When the pope last week surprisingly announced that he planned to nominate 13 new cardinals months ahead of an anticipated consistory, three names on the list jumped out at me.
First, British Archbishop Michael Fitzgerald, a popular figure among many of my friends and colleagues in Rome, who has served as both the secretary of the Pontifical Council for Interreligious Dialogue and the nuncio to Egypt and the League of Arab States. His dovish approach to Islam has not been welcome by some in certain quarters of the church in recent years and so Francis’ choice to call him to this service speaks emphatically to the pope’s willingness to dialogue respectfully with other traditions. Second, Czech-Canadian Jesuit Michael Czerny, who has been one of Francis’ most ardent collaborators when it comes to immigration concerns, and their natural relationship to ecological devastation around the globe. And lastly, Bologna Archbishop Matteo Zuppi, who was auxiliary bishop for the historical center of Rome when I lived and taught there, famously riding around town on his bicycle, even on the way to important Masses and events.
Archbishop Zuppi is closely connected with the community of Sant’Egidio, where I take my students to work, pray, eat and learn each June when we visit. (This past year we cleaned and prepared medical supplies in their free pharmacy for Rome’s most marginalized, ate in their trattoria run by those with special needs to emphasize the dignity of labor for all people, and visited their language school for migrants newly arrived to Italy, often by way of treacherous land and sea routes from elsewhere around the Mediterranean world — like Syria, Libya, and beyond). Zuppi was instrumental in the community’s peace-brokering efforts in Mozambique, where the Holy Father coincidentally is visiting this week.
The southeastern African country was ruled by colonist Europeans (which led to the spread of Portuguese language and customs there) until 1975. Civil wars devastated the region in the following decades. Though other areas of Africa are growing at a faster rate, Catholics are increasing in numbers in the country today. They continue to import priests from Brazil, Nigeria and Zimbabwe to minister to the thriving community, though the seminaries there are proliferating. Protestants, Muslims and animist religious also make up substantial portions of the population.
I reached out to my good friend (we often address one another as “fratello,” Italian for brother) Isaias Marcano, a Mozambique native who is completing his postgraduate studies in Rome. He told me that the visit of the Holy Father to his homeland is for him an unbelievable blessing. “As most people know, Mozambique is a poor country — although the people never gave up, they kept fighting hard for a good future. So the presence of Pope Francis in Mozambique is a big mission, and a calling for everyone to grow in awareness. He continues working for the hope of everyone there and around the world, spreading reconciliation and calling for a stable peace.”
The pope continues to teach the world, not only in his undoubtedly important “texts” but also in his call for missionary disciple leaders and his far-flung travels.
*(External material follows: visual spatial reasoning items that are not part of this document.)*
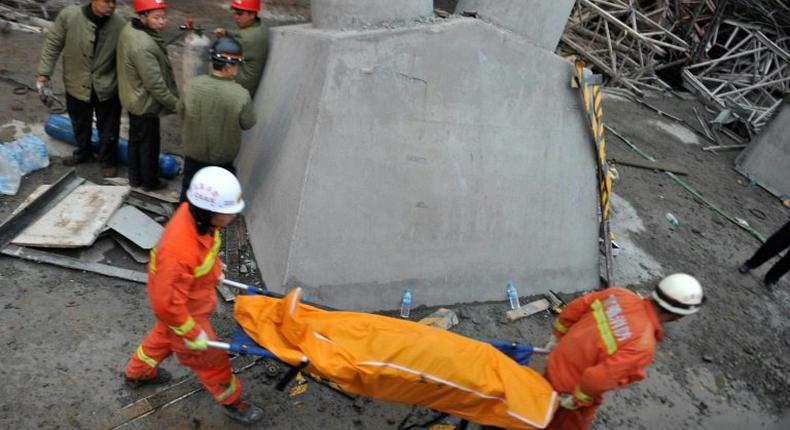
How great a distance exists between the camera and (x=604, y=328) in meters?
3.05

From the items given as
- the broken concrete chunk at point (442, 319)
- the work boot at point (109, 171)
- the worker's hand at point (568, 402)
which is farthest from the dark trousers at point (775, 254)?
the work boot at point (109, 171)

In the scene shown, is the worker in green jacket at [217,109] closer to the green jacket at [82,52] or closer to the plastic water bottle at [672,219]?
the green jacket at [82,52]

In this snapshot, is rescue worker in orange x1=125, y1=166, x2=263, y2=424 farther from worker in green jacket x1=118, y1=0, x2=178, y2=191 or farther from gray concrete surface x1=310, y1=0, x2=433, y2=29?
worker in green jacket x1=118, y1=0, x2=178, y2=191

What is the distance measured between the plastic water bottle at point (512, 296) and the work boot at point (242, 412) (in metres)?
2.68

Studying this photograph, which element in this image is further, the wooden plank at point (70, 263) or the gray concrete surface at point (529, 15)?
the gray concrete surface at point (529, 15)

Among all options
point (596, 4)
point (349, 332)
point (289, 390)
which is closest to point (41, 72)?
point (289, 390)

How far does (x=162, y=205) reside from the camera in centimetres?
543

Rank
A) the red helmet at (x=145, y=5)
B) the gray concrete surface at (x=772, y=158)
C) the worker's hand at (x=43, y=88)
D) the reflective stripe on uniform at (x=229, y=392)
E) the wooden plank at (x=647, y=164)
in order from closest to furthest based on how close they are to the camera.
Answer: the reflective stripe on uniform at (x=229, y=392) < the red helmet at (x=145, y=5) < the worker's hand at (x=43, y=88) < the wooden plank at (x=647, y=164) < the gray concrete surface at (x=772, y=158)

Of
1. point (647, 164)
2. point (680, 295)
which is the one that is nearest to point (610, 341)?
point (680, 295)

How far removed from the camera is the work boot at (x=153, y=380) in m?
3.59

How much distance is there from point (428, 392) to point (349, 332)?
56cm

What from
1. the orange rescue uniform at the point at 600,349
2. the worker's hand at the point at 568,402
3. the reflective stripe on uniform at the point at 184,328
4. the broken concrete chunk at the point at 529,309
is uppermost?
the orange rescue uniform at the point at 600,349

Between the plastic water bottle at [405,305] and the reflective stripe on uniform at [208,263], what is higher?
the reflective stripe on uniform at [208,263]

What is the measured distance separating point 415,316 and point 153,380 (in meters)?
2.21
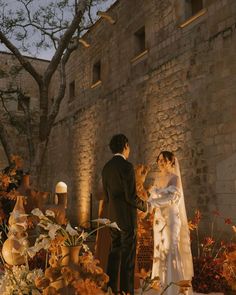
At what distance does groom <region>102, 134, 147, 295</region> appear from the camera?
3.33 meters

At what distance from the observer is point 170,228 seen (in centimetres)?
360

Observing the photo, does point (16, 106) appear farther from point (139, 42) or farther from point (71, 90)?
point (139, 42)

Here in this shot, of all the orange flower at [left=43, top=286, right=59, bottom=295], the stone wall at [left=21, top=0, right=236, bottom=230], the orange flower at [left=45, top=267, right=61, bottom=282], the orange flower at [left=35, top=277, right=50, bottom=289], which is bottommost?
the orange flower at [left=43, top=286, right=59, bottom=295]

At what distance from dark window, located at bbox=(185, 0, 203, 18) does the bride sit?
5696mm

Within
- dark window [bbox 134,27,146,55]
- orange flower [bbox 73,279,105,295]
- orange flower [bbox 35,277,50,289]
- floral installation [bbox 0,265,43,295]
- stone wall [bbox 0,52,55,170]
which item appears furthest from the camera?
stone wall [bbox 0,52,55,170]

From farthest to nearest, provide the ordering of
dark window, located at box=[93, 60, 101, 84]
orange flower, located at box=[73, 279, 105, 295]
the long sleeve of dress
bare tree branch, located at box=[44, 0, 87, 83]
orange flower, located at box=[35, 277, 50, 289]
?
dark window, located at box=[93, 60, 101, 84] < bare tree branch, located at box=[44, 0, 87, 83] < the long sleeve of dress < orange flower, located at box=[35, 277, 50, 289] < orange flower, located at box=[73, 279, 105, 295]

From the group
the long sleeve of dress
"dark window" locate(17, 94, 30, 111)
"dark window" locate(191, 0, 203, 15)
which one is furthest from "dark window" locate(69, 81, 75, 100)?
the long sleeve of dress

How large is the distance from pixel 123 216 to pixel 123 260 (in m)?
0.45

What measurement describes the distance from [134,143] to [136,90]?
1.53m

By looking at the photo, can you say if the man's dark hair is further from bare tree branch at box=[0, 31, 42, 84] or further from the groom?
bare tree branch at box=[0, 31, 42, 84]

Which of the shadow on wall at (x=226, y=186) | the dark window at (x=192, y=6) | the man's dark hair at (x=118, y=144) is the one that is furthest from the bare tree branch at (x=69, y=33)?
the man's dark hair at (x=118, y=144)

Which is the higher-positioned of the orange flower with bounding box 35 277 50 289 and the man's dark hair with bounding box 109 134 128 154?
the man's dark hair with bounding box 109 134 128 154

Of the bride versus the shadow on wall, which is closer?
the bride

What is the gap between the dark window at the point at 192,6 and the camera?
8.16m
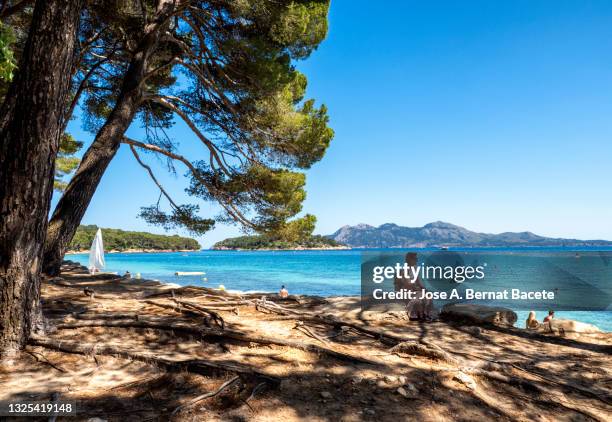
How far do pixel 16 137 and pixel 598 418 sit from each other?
5.29m

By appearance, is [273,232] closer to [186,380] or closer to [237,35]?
[237,35]

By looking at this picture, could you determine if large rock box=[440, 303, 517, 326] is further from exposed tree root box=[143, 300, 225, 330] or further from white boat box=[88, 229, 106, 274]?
white boat box=[88, 229, 106, 274]

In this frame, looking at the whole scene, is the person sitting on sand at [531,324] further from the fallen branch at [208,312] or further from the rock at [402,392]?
the fallen branch at [208,312]

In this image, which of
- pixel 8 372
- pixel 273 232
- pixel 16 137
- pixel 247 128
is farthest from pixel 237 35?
pixel 8 372

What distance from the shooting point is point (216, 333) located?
12.3ft

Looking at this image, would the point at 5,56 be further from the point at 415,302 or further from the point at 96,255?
the point at 96,255

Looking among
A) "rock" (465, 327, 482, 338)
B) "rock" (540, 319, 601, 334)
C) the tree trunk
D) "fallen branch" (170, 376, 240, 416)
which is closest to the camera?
"fallen branch" (170, 376, 240, 416)

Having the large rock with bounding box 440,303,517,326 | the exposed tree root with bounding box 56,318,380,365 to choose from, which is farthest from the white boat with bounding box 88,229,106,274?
the large rock with bounding box 440,303,517,326

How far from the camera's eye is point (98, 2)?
7695mm

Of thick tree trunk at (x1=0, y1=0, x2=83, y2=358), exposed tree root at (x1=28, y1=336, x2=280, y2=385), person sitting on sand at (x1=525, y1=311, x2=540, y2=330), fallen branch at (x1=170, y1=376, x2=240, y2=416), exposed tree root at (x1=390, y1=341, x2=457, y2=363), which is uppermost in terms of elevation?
thick tree trunk at (x1=0, y1=0, x2=83, y2=358)

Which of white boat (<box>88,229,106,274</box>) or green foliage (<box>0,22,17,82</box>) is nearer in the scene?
green foliage (<box>0,22,17,82</box>)

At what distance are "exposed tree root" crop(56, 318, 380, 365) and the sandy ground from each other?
1.0 inches

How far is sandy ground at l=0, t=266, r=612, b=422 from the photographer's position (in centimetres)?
243

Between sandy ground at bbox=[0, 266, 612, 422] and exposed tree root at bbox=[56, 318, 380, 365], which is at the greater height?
exposed tree root at bbox=[56, 318, 380, 365]
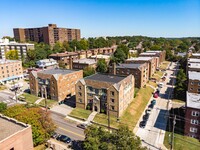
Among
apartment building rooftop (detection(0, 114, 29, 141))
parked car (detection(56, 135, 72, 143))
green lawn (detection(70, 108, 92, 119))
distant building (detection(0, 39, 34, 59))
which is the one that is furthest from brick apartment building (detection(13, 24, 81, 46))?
apartment building rooftop (detection(0, 114, 29, 141))

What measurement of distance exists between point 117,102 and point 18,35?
567 ft

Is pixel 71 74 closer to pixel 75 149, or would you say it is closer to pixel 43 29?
pixel 75 149

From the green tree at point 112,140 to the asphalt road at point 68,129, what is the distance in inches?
436

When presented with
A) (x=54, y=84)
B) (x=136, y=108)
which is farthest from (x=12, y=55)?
(x=136, y=108)

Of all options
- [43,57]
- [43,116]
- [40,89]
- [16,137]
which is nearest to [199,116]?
[43,116]

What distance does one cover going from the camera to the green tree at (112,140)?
1065 inches

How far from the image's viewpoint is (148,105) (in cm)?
5953

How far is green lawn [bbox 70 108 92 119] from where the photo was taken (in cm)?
5045

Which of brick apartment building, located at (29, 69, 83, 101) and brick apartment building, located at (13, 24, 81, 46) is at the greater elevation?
brick apartment building, located at (13, 24, 81, 46)

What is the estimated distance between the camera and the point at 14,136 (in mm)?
24688

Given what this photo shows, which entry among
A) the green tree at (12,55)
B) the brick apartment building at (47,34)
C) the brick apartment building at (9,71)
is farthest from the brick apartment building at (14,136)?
the brick apartment building at (47,34)

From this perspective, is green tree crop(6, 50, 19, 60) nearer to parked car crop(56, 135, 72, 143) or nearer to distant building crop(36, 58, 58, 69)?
distant building crop(36, 58, 58, 69)

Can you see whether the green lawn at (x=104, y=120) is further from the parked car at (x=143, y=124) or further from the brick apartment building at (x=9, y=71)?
the brick apartment building at (x=9, y=71)

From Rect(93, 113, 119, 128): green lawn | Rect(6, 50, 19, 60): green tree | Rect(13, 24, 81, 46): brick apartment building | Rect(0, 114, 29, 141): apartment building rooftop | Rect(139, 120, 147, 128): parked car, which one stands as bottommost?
Rect(139, 120, 147, 128): parked car
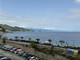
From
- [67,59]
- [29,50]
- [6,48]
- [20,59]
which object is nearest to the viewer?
[67,59]

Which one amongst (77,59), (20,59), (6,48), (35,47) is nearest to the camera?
(77,59)

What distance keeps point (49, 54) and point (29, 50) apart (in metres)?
10.2

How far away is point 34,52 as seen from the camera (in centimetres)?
3559

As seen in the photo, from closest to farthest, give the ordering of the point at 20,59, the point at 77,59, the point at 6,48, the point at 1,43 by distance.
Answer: the point at 77,59 < the point at 20,59 < the point at 6,48 < the point at 1,43

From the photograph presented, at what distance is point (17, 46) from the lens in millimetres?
44875

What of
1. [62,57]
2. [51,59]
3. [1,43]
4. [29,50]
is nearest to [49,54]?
[51,59]

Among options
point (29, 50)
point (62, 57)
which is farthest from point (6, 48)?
point (62, 57)

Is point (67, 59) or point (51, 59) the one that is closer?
point (67, 59)

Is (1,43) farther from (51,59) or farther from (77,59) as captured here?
(77,59)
The world is in need of moral voices who confidently embody what a robust faith can look like in a pluralistic and divided world. Whether spending their lives in the college of cardinals or the stunning beauties of coastal Mozambique, the hope is that the recipients of these vocations can both aid the Servant of the Servants of God in this monumental charge.
Originally from Collingswood, Michael M. Canaris, Ph.D. teaches at Loyola University, Chicago.